Cerebrovascular disease has increasingly been linked to overall vascular health. Pathologic conditions like diabetes, hypertension, and kidney disease have been shown to affect brain health and cerebrovascular and nervous systems. Acute kidney injury (AKI) and chronic Kidney Disease (CKD) represent a variety of vascular insults that can adversely affect cerebral health. Hypertension, fluctuations in blood pressure, and diabetic vasculopathy are known risk factors for cerebrovascular disease associated with CKD. Other emerging areas of interest include endothelial dysfunction, vascular calcification due to calcium and phosphorus metabolism dysregulation, and uremic neuropathy present the next frontier of investigation in CKD and cerebrovascular health.


It has become apparent that the interrelation of AKI and CKD with vascular health, chemical homeostasis, and hormonal regulation upset many aspects of cerebral health and functioning. Stroke is an obvious connection, with CKD patients demonstrating a higher proclivity for cerebrovascular accidents. Cerebral bleeding risk, uremic neuropathies, sodium dysregulation with impacts on nervous system, vascular calcification, and endothelial dysfunction are the next salient areas of research that are likely to reveal key breakthroughs in renal-cerebral pathophysiology.


In this review nephrological definition are discussed in a neuro-centric manner, and the areas of key overlap between CKD and cerebrovascular pathology are discussed. The multifaceted effects of renal function on the health of the brain are also examined.


This review article aims to create the background for ongoing and future neurological-nephrological collaboration on understanding the special challenges in caring for patients with cerebrovascular disease who also have CKD.

**Given entries:**

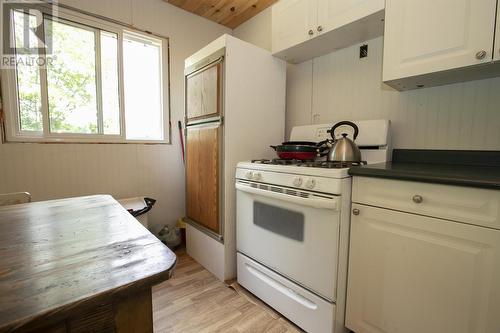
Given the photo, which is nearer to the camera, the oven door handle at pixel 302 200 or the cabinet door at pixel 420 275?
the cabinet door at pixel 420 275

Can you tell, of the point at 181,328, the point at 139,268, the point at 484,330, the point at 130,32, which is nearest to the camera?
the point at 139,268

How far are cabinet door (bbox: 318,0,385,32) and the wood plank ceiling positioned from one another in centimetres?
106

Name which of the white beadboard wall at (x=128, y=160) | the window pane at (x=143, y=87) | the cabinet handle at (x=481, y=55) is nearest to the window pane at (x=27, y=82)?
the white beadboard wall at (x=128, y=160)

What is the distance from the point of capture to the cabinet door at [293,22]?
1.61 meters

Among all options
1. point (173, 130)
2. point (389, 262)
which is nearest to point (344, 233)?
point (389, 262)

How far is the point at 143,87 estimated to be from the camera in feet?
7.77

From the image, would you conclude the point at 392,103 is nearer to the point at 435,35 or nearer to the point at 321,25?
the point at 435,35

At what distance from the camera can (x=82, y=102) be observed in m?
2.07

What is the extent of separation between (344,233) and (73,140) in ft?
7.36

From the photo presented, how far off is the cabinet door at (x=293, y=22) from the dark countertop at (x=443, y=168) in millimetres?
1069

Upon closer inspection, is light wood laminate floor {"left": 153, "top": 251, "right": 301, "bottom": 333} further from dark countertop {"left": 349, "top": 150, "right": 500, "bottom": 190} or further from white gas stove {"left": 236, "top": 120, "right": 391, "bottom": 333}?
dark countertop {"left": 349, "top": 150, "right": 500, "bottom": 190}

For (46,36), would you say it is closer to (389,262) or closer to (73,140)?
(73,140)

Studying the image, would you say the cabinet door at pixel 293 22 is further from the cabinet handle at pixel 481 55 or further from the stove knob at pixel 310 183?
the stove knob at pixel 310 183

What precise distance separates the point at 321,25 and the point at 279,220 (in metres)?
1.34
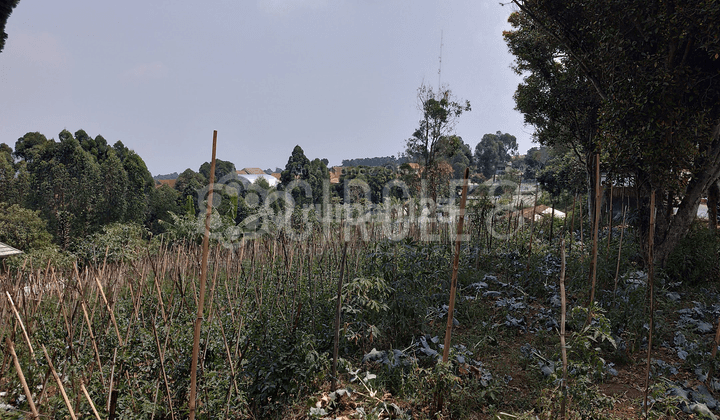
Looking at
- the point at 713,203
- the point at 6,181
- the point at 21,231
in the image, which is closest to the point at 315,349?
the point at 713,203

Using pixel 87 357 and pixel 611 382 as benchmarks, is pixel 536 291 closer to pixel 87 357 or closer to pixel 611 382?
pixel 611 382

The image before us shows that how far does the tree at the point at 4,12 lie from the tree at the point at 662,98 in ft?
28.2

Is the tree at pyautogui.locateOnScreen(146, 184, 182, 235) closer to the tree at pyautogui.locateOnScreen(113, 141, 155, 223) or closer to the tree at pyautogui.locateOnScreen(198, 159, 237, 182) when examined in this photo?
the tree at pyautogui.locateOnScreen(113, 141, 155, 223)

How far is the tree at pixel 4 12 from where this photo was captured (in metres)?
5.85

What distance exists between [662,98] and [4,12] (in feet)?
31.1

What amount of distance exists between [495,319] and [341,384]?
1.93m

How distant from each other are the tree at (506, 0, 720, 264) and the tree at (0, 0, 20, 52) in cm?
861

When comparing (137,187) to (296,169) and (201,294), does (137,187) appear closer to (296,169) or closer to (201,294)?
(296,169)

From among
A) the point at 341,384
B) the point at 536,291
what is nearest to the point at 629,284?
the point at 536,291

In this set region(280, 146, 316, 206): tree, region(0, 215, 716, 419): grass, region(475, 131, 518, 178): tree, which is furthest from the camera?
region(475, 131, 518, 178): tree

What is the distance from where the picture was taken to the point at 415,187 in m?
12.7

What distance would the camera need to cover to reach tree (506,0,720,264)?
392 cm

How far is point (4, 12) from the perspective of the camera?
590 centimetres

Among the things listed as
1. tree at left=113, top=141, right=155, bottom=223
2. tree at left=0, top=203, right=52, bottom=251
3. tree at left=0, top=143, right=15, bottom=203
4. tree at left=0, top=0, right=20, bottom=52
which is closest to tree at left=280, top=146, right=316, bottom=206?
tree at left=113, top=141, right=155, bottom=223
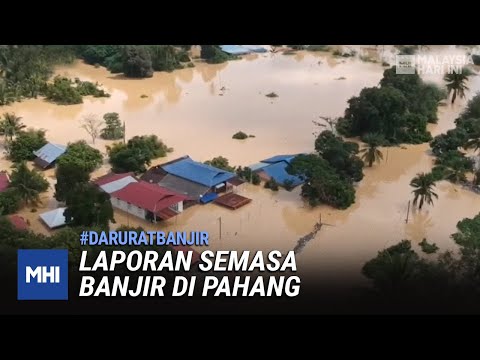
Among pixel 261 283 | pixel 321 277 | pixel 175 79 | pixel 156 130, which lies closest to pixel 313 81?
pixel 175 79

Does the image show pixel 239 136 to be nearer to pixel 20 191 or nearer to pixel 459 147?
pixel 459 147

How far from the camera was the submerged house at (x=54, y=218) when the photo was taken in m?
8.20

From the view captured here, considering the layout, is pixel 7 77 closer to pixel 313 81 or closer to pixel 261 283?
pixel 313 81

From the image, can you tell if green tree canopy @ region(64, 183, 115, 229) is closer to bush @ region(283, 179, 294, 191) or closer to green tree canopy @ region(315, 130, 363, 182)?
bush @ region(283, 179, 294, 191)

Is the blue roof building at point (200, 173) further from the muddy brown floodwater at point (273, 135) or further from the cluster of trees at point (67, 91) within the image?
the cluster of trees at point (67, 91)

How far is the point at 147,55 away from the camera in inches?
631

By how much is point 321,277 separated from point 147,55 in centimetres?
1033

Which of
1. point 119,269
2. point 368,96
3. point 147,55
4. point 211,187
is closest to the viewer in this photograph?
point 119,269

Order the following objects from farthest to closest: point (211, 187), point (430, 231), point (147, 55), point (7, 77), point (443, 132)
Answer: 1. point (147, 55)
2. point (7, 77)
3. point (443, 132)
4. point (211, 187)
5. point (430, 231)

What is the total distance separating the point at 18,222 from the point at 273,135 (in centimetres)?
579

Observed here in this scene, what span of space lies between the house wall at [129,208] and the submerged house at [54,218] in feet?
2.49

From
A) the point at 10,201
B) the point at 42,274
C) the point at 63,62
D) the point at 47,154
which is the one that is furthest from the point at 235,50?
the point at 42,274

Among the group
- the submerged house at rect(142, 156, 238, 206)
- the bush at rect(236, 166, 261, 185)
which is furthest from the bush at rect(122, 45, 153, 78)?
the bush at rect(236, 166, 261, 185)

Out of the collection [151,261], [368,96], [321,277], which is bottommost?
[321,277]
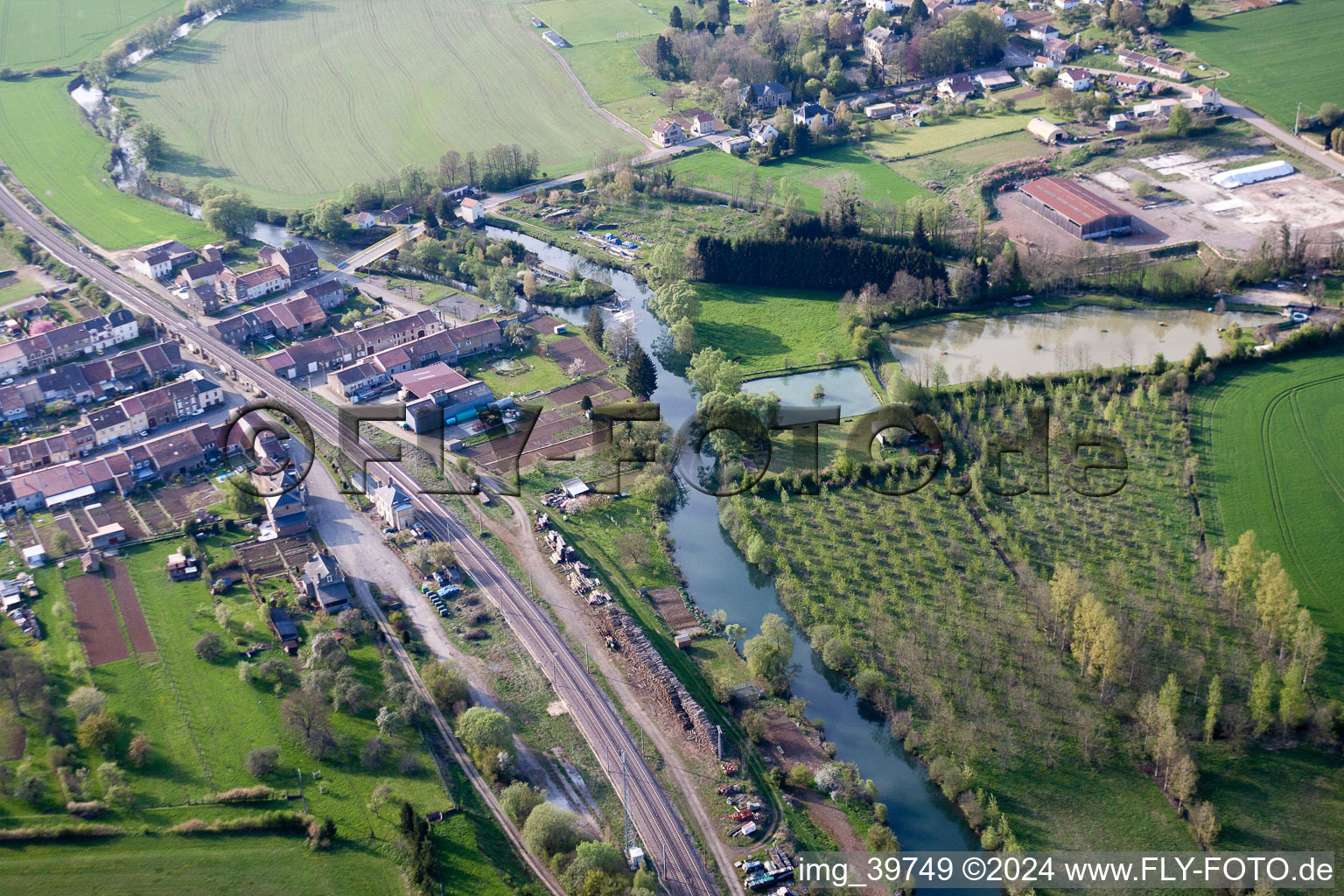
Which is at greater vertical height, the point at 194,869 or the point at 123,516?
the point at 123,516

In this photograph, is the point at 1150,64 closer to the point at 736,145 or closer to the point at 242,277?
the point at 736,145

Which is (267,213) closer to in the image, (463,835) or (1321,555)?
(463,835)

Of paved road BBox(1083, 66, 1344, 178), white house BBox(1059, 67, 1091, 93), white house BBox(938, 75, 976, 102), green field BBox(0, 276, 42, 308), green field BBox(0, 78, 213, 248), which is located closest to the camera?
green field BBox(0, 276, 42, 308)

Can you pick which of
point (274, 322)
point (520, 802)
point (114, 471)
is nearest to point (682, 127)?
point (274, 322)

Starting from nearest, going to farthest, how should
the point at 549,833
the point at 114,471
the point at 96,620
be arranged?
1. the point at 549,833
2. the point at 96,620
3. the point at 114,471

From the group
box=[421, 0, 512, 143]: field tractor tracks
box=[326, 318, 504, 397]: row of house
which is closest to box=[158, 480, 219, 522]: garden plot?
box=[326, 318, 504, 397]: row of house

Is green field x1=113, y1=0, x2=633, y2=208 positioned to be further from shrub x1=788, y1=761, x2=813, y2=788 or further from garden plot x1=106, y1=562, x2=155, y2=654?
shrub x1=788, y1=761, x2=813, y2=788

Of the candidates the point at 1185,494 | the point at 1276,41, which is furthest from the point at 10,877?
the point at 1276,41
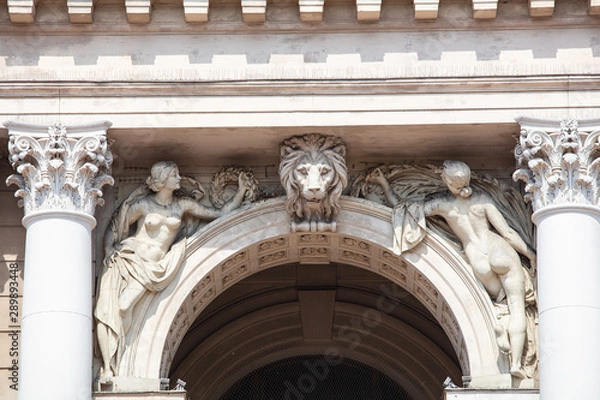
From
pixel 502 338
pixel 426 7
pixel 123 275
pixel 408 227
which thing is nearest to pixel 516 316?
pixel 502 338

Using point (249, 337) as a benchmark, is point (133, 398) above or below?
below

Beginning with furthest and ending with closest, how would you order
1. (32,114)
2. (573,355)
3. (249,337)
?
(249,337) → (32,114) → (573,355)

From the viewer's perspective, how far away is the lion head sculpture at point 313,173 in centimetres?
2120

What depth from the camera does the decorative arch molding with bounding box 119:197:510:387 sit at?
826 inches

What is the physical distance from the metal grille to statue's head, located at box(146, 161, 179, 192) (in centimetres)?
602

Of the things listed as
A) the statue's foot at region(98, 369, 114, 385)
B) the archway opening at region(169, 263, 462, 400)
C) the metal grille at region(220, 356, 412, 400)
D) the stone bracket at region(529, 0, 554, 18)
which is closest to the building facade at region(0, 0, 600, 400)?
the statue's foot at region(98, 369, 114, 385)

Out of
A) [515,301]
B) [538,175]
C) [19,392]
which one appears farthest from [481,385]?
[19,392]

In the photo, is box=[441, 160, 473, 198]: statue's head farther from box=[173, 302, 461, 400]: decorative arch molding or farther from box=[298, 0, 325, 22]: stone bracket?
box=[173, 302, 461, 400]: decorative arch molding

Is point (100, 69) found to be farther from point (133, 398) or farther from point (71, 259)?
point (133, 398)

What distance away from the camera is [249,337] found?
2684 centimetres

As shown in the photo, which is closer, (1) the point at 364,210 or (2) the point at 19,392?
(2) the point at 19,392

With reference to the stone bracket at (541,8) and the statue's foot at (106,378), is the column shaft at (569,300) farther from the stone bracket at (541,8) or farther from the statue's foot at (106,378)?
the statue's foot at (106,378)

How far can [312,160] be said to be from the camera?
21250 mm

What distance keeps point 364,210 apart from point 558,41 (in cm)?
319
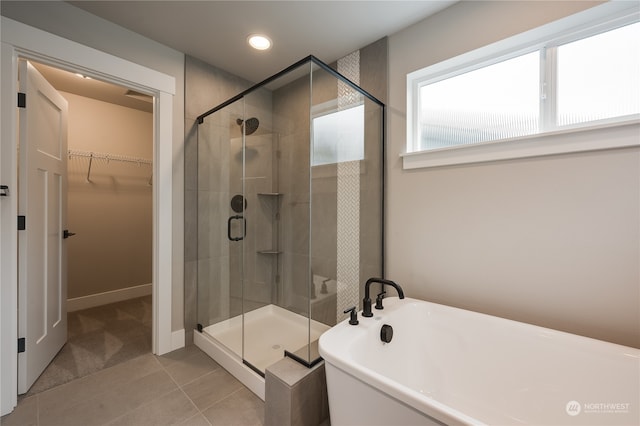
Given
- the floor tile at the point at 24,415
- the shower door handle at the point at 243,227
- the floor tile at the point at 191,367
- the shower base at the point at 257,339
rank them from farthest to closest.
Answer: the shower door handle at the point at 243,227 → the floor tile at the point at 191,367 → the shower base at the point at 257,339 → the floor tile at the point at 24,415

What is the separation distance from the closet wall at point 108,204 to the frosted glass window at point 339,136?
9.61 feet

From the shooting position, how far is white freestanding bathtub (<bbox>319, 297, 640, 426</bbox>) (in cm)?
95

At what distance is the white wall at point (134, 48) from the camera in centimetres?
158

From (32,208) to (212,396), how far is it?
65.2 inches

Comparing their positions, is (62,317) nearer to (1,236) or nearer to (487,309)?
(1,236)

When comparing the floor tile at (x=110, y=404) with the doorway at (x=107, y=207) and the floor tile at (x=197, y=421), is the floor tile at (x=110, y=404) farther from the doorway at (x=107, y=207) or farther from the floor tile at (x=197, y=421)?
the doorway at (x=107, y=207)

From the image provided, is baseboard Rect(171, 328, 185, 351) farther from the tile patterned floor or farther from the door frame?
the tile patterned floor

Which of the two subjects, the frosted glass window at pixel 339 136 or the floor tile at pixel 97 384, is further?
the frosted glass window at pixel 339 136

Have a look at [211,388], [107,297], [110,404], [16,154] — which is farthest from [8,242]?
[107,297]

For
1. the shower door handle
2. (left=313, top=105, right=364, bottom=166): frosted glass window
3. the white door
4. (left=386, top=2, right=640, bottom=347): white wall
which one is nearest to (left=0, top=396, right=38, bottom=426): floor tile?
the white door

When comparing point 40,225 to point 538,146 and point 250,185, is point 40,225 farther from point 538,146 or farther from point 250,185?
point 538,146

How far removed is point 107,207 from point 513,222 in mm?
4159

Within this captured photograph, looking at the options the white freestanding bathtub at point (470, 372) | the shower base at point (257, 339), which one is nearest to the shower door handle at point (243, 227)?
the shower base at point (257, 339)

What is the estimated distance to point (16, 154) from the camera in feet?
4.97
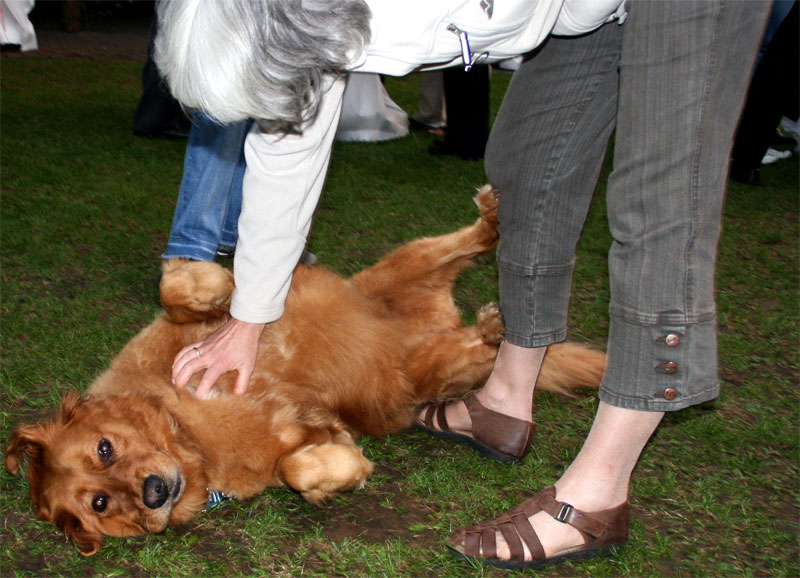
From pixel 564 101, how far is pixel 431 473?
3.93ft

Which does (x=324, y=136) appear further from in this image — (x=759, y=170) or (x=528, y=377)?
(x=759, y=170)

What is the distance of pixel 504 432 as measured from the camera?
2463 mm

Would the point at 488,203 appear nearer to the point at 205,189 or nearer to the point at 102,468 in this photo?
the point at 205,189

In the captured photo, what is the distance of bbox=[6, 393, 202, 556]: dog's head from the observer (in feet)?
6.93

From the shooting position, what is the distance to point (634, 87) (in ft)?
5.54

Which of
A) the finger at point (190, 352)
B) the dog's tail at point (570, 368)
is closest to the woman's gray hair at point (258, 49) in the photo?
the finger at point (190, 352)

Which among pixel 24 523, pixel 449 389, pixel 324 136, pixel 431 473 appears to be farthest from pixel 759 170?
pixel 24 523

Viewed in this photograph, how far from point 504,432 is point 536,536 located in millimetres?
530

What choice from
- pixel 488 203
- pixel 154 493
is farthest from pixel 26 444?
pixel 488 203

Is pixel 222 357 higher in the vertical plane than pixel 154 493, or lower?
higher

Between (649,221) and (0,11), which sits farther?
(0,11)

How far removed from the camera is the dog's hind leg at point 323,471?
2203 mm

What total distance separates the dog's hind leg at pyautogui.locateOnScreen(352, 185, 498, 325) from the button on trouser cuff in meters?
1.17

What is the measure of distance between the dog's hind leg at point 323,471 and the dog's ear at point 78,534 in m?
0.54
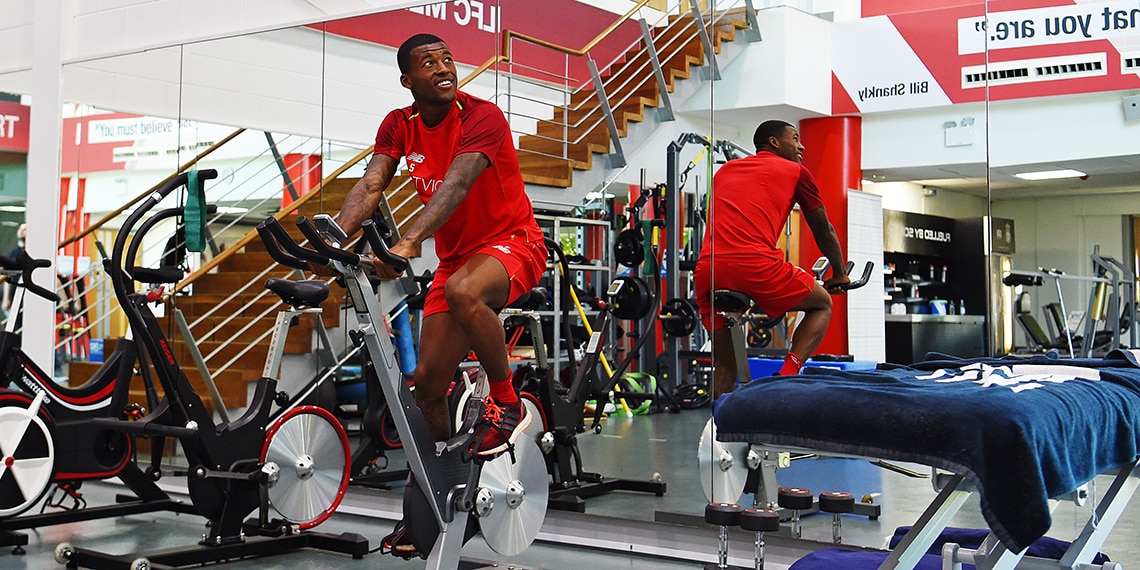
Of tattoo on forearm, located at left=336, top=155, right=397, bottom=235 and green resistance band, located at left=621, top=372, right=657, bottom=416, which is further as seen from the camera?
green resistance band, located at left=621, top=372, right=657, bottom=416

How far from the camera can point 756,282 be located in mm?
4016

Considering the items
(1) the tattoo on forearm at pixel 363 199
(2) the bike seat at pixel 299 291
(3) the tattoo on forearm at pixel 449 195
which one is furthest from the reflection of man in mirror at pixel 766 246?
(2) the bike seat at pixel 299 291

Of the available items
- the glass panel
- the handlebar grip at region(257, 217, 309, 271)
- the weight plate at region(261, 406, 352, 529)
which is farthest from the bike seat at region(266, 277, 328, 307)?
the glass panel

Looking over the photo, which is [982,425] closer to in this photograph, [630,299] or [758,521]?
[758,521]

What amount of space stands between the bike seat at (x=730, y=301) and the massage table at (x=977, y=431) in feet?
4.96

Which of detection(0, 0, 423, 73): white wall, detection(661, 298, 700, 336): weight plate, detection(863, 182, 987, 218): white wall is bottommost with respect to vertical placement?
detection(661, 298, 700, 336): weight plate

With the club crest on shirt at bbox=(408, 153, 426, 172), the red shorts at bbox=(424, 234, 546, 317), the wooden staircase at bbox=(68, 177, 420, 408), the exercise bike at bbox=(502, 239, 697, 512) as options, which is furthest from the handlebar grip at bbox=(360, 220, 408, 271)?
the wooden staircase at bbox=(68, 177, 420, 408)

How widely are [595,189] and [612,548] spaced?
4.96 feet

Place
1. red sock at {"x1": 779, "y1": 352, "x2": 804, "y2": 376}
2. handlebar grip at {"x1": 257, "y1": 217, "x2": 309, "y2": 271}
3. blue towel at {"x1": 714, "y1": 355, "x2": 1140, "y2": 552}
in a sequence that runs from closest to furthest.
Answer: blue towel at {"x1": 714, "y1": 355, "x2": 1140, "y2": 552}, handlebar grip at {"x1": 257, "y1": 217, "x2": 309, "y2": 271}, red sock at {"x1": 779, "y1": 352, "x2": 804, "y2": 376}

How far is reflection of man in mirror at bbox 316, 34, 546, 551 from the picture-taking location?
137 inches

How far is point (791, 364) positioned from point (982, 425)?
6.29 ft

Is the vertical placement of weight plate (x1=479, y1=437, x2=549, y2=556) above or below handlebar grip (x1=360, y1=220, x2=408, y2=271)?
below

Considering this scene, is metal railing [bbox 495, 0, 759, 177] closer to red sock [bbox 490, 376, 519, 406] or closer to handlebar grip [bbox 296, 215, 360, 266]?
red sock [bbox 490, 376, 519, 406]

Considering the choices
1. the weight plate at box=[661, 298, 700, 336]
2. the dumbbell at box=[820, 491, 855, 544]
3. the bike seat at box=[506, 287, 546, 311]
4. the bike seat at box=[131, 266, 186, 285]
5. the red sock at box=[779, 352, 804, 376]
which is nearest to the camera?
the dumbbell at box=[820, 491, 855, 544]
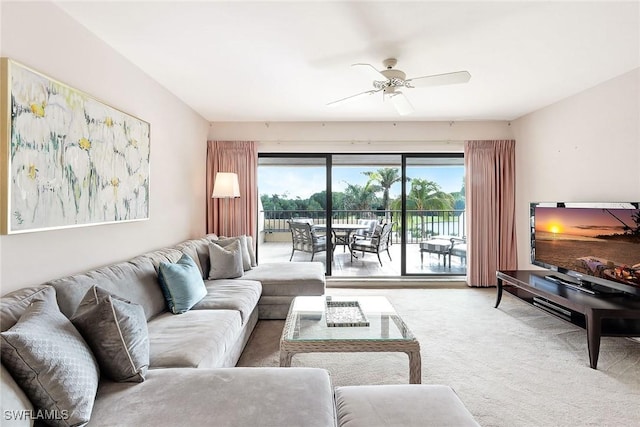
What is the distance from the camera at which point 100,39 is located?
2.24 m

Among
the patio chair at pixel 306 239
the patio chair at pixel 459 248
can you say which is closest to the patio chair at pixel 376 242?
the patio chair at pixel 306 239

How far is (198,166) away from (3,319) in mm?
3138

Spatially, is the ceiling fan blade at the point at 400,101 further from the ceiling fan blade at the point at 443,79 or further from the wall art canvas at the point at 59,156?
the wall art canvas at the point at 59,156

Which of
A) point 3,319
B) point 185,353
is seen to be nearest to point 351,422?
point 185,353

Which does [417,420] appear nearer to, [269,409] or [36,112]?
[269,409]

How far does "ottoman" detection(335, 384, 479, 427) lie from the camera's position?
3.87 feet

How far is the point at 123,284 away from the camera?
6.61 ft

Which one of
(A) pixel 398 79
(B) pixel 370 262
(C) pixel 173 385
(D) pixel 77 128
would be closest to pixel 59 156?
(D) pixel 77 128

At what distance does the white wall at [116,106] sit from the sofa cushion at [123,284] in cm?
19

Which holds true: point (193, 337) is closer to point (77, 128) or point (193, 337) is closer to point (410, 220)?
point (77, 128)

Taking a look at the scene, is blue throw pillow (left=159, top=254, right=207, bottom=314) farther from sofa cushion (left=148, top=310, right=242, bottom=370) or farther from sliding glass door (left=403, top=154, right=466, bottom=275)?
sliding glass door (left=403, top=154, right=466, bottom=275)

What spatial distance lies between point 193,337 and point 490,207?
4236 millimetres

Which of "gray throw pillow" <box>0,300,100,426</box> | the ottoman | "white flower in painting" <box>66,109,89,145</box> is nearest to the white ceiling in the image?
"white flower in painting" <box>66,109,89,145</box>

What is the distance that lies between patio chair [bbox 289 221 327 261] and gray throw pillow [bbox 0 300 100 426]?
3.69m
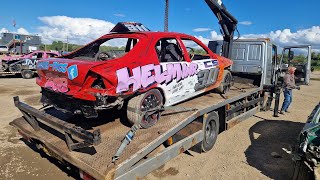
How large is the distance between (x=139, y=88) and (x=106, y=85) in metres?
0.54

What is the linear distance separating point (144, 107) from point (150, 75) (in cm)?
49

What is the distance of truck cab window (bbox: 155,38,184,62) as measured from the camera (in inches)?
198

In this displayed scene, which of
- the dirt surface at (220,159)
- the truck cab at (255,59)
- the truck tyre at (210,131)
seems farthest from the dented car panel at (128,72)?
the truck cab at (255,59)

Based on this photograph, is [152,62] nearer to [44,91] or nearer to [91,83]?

**Problem requirements:**
In the review on kidney disease and brain health, change "collaboration" to "partnership" and give the part that opens with the words containing "In this review" and closes with "also have CKD.".

**Written solution:**
In this review nephrological definition are discussed in a neuro-centric manner, and the areas of key overlap between CKD and cerebrovascular pathology are discussed. The multifaceted effects of renal function on the health of the brain are also examined.


This review article aims to create the background for ongoing and future neurological-nephrological partnership on understanding the special challenges in caring for patients with cerebrovascular disease who also have CKD.